● **DOCUMENT EXCERPT**
Nim Routines

Nim offers several kinds of "routines" that:

  • do computation
  • produce side-effect
  • generate code

Those are:

  • proc and func
  • method
  • converter
  • iterator
  • template
  • macro

proc and func

proc and func are the most basic routines.

At the moment, Nim requires forward declaration of proc and func. Also it prevents circular dependencies, this means that a procedure is always coming from one of the imports.

Additionally, all dependencies are submodules and a proc can be found by greping procname*, the * being the export marker.

The only exception being the standard library. Procedures from the standard library are all listed in "The Index".

Function call syntax

Nim provides flexible call syntax, the following are possible:

prof foo(a: int) =
  discard

foo(a)
foo a
a.foo()
a.foo

Additionally this is also possible for strings:

let a = fromHex"0x12345" # Without spaces

Nim doesn't enforce namespacing by default but is an option

let a = byteutils.fromhex"0x12345"

Parameters

Mutable parameters must be tagged with var

TODO

Symbol resolution

If 2 procedures are visible in the same module (a module is a file) and have the same name the compiler will infer which to call from the arguments signatures. In case both are applicable, the compiler will throw an "ambiguous call" compile-time error.

Note that a procedure specialized to a concrete type has priority over a generic procedure, for example a procedure for int64 over a procedure for all number types.

func and side effect analysis

In Nim a proc is considered to have side-effect if it accesses a global variable. Mutating a declared function parameter is not considered a side-effect as there is no access to a global variable. Printing to the standard output or reading the standard input is considered a sideeffect.

func are syntactic sugar for proc without sideeffects. In particular this means that func behaviors are fully determined by their input parameters.

In the codebase, logging at the trace level are not considered a sideeffect.

Additionally some logging statements and metrics statement may be in an explicit {.noSideEffect.}: code-block.

● **DATA FOR REVIEW**
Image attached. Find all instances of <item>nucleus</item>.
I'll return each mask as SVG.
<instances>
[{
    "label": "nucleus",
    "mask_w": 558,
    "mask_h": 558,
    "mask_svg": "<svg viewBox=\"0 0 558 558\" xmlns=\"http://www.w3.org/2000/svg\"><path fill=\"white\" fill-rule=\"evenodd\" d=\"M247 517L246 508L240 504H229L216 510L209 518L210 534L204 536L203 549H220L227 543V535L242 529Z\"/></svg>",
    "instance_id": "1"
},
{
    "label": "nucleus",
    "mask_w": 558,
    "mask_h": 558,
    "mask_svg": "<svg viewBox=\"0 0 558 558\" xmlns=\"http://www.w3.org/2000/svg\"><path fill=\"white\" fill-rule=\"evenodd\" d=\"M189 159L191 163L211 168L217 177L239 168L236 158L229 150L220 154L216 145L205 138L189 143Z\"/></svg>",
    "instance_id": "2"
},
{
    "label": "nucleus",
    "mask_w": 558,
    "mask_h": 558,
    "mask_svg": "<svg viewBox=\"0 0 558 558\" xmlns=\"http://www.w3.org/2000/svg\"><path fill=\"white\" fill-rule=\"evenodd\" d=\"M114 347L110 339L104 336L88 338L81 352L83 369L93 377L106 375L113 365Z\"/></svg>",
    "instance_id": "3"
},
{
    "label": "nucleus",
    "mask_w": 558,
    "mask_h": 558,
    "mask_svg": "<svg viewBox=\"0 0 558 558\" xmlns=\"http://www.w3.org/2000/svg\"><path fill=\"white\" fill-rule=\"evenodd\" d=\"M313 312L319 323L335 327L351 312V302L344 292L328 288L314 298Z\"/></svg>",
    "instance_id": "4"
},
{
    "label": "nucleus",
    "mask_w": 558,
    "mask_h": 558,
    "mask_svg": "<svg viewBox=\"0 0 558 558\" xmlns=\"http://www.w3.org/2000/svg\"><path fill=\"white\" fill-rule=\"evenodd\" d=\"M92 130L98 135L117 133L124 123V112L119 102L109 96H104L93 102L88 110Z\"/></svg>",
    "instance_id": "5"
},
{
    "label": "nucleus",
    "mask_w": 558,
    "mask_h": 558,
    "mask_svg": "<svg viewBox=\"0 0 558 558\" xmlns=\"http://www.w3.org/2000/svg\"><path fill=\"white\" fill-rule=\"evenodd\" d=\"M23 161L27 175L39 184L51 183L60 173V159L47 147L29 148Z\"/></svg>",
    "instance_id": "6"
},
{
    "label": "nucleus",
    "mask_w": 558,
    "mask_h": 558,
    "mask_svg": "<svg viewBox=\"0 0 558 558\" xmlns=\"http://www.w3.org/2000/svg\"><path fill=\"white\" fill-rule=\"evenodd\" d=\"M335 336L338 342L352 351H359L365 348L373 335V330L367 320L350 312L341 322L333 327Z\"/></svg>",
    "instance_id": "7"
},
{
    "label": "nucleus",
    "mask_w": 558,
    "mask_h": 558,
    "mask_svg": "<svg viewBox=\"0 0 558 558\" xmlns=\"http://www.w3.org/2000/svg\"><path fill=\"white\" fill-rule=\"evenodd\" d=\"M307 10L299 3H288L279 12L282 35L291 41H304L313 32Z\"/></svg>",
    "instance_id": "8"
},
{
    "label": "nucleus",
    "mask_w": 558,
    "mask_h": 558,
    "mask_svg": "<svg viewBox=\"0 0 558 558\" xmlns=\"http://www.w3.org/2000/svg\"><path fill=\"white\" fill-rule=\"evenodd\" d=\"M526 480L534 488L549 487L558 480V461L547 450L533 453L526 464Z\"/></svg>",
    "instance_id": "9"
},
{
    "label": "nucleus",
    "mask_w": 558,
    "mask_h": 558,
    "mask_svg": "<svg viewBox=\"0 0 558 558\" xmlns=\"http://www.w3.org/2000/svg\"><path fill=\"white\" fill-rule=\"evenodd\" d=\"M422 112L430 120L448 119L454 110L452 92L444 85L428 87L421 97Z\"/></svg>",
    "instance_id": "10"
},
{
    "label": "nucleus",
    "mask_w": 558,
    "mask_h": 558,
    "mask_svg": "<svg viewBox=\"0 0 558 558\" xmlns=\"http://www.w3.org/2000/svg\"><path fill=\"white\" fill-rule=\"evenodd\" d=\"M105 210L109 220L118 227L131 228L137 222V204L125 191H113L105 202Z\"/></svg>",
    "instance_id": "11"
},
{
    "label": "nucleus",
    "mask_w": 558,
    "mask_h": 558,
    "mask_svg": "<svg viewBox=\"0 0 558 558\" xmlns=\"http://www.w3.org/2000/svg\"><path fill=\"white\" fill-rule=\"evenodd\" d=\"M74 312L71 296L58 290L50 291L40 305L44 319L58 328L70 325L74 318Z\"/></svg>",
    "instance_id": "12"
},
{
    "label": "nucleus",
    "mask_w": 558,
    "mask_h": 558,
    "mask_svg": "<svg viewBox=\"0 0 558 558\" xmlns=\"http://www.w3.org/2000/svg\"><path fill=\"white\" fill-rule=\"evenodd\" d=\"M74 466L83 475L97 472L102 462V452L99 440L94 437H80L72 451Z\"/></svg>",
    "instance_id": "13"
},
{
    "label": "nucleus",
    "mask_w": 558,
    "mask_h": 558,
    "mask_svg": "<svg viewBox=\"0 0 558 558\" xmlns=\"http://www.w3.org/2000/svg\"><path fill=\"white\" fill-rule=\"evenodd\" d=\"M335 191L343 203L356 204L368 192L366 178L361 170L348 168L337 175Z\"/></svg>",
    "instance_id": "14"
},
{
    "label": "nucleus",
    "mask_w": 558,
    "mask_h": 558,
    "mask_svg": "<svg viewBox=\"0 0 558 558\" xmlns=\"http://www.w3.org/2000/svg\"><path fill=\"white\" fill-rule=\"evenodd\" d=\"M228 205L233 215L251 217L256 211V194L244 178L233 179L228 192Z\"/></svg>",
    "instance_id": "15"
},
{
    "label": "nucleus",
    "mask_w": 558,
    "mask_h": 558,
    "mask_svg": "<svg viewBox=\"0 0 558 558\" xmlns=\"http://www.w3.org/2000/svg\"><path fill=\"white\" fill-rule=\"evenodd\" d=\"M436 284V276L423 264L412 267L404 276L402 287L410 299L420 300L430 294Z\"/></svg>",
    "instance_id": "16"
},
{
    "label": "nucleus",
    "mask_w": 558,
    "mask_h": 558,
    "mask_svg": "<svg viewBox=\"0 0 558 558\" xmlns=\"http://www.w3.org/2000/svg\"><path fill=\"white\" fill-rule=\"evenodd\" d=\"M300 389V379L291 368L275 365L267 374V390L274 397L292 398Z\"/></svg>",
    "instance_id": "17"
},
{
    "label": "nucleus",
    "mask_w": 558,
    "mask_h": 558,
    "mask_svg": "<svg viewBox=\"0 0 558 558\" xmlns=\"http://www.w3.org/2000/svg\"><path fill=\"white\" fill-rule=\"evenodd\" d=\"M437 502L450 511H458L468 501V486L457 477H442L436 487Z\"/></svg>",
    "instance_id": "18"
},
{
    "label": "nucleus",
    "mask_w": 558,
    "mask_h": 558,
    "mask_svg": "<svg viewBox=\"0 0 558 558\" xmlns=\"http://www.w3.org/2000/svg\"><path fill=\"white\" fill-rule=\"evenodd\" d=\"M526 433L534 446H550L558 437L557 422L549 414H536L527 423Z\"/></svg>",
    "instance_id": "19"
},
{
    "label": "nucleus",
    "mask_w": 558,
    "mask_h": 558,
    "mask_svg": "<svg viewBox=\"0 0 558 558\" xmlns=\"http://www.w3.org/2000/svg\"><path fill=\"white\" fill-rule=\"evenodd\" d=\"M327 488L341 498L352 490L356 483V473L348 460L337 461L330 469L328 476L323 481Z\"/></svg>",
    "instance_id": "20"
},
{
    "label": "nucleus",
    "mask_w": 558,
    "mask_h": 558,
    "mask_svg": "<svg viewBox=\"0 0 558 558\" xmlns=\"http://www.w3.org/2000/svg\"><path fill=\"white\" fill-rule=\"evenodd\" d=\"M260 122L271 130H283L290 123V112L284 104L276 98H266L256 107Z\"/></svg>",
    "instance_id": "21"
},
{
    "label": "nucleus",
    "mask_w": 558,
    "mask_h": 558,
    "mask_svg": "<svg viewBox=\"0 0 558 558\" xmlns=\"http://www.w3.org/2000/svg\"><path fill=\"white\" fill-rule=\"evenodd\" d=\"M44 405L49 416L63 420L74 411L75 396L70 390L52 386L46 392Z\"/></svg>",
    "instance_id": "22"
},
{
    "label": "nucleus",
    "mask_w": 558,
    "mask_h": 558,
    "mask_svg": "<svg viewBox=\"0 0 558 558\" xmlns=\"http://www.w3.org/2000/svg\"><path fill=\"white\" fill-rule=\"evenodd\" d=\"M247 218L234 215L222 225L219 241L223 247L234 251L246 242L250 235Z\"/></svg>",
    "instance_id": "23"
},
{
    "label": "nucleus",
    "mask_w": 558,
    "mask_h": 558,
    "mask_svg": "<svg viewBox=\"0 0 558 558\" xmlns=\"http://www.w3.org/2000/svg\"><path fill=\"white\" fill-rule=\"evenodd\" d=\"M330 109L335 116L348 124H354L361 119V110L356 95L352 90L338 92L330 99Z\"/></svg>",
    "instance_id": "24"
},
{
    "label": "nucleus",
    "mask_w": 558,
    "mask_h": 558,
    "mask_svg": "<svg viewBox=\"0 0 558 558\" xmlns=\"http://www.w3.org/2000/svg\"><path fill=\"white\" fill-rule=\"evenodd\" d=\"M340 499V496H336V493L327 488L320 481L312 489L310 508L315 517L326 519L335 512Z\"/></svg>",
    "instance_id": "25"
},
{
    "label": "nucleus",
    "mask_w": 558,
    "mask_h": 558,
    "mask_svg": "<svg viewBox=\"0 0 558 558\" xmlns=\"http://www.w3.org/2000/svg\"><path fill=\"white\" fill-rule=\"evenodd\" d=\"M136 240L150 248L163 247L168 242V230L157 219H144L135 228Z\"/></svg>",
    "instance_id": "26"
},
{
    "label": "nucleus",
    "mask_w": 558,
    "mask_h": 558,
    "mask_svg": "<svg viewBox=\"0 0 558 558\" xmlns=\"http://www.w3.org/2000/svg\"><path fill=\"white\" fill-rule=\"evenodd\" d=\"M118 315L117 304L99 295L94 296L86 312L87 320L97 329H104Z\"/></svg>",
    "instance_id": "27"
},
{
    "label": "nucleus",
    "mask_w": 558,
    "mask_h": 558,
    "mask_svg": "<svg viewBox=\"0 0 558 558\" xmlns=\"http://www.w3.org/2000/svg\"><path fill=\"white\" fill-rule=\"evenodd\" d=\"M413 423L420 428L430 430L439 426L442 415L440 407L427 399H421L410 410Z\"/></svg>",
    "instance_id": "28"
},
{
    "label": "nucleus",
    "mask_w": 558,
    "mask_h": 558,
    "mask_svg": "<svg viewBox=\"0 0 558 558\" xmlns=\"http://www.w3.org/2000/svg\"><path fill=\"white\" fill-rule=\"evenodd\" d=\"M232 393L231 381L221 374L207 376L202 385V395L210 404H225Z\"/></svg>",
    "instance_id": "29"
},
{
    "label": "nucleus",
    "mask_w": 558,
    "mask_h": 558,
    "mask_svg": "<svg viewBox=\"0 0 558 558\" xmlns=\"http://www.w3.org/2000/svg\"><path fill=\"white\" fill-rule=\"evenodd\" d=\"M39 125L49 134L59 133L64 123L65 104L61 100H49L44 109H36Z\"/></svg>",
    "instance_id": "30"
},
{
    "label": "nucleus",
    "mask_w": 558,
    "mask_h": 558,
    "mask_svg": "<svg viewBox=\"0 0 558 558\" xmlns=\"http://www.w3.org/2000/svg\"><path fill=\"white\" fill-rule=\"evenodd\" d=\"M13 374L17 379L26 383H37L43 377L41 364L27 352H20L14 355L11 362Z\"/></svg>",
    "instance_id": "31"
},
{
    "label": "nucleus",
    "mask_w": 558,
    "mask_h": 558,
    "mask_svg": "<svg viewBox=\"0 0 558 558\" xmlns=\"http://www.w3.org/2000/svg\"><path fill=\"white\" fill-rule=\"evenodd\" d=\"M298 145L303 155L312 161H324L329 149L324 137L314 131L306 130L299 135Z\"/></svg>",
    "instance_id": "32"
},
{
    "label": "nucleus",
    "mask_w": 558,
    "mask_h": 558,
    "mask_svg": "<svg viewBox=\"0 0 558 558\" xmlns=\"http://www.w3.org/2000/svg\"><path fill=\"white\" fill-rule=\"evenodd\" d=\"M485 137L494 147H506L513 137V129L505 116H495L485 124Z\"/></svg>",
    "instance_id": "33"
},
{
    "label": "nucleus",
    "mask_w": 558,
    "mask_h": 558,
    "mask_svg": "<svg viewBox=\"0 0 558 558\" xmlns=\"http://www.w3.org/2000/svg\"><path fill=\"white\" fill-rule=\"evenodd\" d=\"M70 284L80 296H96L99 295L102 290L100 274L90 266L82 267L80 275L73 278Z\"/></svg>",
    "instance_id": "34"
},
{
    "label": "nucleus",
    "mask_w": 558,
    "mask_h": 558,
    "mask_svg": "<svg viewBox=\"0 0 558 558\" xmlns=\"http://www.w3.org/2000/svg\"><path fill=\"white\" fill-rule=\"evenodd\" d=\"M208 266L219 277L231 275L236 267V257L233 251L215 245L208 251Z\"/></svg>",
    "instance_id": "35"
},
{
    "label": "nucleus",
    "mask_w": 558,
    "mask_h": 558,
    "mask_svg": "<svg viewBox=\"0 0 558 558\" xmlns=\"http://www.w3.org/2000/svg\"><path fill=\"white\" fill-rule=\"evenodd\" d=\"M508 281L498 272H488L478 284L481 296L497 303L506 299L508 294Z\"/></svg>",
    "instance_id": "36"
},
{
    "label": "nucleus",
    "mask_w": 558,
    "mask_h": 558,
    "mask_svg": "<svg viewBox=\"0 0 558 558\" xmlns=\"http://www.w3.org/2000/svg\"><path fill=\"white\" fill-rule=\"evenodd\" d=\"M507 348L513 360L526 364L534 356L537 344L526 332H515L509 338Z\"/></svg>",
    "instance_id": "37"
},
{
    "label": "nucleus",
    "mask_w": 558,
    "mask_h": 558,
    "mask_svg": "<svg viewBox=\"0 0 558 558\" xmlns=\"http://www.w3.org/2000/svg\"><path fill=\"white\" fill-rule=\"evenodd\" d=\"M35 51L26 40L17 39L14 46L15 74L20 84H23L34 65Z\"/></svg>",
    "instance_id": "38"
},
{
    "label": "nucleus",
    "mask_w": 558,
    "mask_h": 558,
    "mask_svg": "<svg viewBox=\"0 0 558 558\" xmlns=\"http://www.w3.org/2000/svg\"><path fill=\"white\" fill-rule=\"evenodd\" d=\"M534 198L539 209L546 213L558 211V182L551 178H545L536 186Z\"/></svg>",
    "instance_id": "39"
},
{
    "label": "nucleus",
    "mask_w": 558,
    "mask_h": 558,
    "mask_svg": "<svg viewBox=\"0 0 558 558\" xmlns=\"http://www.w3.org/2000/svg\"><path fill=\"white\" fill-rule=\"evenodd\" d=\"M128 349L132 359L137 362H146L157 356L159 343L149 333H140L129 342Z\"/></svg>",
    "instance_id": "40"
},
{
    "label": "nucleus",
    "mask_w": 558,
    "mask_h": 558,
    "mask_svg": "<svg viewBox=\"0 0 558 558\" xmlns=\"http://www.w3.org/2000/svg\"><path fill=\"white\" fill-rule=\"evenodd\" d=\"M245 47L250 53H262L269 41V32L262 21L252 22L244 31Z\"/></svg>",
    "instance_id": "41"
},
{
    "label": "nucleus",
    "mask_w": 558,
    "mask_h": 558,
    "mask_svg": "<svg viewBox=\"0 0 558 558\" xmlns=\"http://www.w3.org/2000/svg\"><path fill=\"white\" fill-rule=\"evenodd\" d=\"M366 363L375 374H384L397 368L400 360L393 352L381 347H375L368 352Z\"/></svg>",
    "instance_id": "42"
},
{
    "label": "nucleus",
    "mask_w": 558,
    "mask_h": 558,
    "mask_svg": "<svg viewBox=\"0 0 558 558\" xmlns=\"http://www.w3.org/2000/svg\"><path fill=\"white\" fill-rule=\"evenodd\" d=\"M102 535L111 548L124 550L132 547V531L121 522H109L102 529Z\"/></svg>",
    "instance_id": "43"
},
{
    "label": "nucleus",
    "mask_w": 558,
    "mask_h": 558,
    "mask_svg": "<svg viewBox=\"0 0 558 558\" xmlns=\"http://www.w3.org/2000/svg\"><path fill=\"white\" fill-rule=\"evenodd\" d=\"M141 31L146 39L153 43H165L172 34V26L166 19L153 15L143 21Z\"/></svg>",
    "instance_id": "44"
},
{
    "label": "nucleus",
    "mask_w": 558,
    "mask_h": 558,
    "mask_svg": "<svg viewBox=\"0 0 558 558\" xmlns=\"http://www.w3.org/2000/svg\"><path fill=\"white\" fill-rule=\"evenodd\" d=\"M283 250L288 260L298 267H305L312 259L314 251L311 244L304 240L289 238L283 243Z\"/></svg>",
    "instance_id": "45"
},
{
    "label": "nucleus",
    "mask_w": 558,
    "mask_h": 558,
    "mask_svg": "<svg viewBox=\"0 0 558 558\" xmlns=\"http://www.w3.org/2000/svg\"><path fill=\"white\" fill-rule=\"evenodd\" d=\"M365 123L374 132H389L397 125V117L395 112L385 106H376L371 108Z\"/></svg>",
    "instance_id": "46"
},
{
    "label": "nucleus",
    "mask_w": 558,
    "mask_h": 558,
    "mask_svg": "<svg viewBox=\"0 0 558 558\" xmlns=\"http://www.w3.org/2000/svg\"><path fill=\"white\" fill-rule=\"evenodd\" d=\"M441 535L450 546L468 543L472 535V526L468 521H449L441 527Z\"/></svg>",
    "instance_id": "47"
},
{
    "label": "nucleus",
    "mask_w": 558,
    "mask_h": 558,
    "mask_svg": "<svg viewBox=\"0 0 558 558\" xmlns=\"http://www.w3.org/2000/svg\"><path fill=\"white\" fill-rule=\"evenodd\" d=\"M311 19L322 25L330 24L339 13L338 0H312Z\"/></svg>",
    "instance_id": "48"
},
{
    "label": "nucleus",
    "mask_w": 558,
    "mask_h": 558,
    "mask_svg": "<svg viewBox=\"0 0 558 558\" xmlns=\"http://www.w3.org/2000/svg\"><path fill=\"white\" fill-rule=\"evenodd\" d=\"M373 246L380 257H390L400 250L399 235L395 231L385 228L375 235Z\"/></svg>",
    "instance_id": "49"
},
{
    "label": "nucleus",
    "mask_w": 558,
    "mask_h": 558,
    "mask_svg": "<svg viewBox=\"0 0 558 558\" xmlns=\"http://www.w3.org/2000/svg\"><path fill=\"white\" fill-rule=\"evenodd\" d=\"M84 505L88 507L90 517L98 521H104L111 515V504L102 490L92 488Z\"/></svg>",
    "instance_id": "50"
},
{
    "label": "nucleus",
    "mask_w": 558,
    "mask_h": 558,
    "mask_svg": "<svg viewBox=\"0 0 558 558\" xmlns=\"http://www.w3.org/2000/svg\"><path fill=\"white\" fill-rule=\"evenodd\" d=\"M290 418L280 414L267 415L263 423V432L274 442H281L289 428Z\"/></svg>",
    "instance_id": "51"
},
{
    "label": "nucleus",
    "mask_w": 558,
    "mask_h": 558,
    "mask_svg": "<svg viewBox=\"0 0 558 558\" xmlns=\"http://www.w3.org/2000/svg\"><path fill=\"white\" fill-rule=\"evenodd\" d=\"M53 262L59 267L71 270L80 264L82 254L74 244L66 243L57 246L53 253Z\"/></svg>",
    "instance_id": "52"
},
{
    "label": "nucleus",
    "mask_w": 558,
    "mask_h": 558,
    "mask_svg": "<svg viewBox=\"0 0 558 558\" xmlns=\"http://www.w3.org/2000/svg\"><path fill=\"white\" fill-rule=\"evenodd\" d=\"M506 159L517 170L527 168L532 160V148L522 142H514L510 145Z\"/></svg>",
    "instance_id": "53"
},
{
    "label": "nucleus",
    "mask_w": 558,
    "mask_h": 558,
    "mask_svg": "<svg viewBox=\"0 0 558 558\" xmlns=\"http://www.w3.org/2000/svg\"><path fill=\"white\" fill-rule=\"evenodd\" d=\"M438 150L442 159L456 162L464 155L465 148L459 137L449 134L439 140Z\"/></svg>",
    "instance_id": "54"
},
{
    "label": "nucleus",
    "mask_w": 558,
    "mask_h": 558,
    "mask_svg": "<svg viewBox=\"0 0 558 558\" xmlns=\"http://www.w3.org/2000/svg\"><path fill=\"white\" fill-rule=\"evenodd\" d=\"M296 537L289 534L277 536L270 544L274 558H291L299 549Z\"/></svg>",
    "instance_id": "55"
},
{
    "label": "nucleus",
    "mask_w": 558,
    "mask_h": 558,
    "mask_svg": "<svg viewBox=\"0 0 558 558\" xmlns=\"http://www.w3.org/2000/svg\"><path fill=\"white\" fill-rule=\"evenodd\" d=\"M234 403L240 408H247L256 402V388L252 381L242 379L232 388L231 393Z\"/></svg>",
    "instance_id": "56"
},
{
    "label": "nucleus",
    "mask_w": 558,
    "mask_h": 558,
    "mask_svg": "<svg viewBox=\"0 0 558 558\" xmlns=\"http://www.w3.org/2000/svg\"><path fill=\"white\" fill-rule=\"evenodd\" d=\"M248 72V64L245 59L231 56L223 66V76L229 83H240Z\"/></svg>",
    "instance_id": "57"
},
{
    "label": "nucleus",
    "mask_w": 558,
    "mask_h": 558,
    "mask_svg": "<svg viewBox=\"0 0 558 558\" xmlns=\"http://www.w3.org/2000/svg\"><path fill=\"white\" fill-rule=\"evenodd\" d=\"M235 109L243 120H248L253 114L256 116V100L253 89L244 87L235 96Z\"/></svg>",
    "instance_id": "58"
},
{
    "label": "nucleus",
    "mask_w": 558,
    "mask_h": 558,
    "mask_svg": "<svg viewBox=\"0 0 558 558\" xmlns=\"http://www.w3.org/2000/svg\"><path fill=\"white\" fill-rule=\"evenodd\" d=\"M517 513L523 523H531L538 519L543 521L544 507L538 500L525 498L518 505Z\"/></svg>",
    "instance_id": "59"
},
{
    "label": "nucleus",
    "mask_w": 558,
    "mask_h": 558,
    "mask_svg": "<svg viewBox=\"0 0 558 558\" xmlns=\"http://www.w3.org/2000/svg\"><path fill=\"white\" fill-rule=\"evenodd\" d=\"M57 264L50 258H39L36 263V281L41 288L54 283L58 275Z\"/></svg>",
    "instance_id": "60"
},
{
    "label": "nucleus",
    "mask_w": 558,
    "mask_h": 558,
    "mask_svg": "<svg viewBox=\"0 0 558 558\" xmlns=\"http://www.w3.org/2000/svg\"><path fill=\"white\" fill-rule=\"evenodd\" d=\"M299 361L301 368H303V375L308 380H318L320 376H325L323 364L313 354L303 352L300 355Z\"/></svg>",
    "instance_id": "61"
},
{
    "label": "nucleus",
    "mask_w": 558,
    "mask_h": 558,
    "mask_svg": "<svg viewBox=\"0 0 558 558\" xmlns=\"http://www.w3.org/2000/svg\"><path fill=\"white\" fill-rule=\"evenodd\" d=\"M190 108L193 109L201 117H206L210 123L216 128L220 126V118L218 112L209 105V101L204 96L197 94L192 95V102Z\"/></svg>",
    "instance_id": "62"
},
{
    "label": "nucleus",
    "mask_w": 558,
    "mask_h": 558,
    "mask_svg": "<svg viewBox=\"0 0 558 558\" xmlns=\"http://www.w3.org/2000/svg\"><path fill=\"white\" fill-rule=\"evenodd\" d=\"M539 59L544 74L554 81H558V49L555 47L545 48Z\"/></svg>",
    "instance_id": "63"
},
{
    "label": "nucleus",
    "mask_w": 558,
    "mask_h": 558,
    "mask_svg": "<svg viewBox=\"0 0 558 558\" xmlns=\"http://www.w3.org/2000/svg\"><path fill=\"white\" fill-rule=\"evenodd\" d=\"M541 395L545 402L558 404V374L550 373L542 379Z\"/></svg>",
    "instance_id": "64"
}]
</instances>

● **WHAT YOU NEED TO DO**
• 1. Which kinds of routines does the Nim routines text say Nim offers? List all of them.
• 2. In the Nim routines text, update the passage starting with "If 2 procedures" and going on through "all number types." so that "compiler" becomes "Nim compiler".
• 3. Write the next part of the Nim routines text, picking up after its last sentence.

● **RESPONSES**
• 1. proc and func, method, converter, iterator, template, macro

• 2.
If 2 procedures are visible in the same module (a module is a file) and have the same name the Nim compiler will infer which to call from the arguments signatures. In case both are applicable, the Nim compiler will throw an "ambiguous call" compile-time error.

Note that a procedure specialized to a concrete type has priority over a generic procedure, for example a procedure for int64 over a procedure for all number types.

• 3.
Returning values

There are 3 syntaxes to return a value from a procedure:

  1. The return statement
  2. The implicit result variable
  3. The "last statement as expression"
proc add1(x: int): int =
  return x + 1

proc add2(x: int): int =
  result = x + 2

proc add3(x: int): int =
  x + 3

The main differences are:

  1. return allows early returns, in particular from a loop.
  2. result offers Return Value Optimization and Copy Elision which is particularly valuable for array types.
  3. Requires the last statement to be a valid expression. This is particularly interesting for conditional return values as forgetting to set the value in a branch will be a compile-time error, for example:
    proc select(ctl: bool, a, b: int): int =
      if ctl:
        echo "heavy processing"
        a
      else:
        echo "heavy processing"
        b
    
    Omitting a or b will be a compiletime error, unlike
    proc select(ctl: bool, a, b: int): int =
      if ctl:
        echo "heavy processing"
        return a
      else:
        echo "heavy processing"
        # Forgot to return b
    
    proc select(ctl: bool, a, b: int): int =
      if ctl:
        echo "heavy processing"
        result = a
      else:
        echo "heavy processing"
        # Forgot to result = b
    

Due to the differences we prefer using the "last statement as expression" unless

  • copying the type is expensive (SHA256 hash for example)
  • or we need early returns

Ignoring return values

Unlike C, return values MUST be used or explicitly discarded.

Mutable return values

TODO

At a low-level

Argument passing

Nim passes arguments by value if they take less than 3*sizeof(pointer) (i.e. 24 bytes on 64-bit OS) and passes them by pointer with the C backend or reference with the C++ backend if they are bigger. Mutable arguments are always passed by pointer.

This behavior can be changed on a type-by-type bases by tagging them {.bycopy.} or {.byref.}. This is only used for interfacing with non-Nim code.

Stacktraces

With --stacktrace:on, Nim create a stackframe on proc entry and destroys it on exit. This is used for reporting stacktraces.

NBC is always compiled with --stacktraces:on

NBC uses libbacktrace to have less costly stacktraces.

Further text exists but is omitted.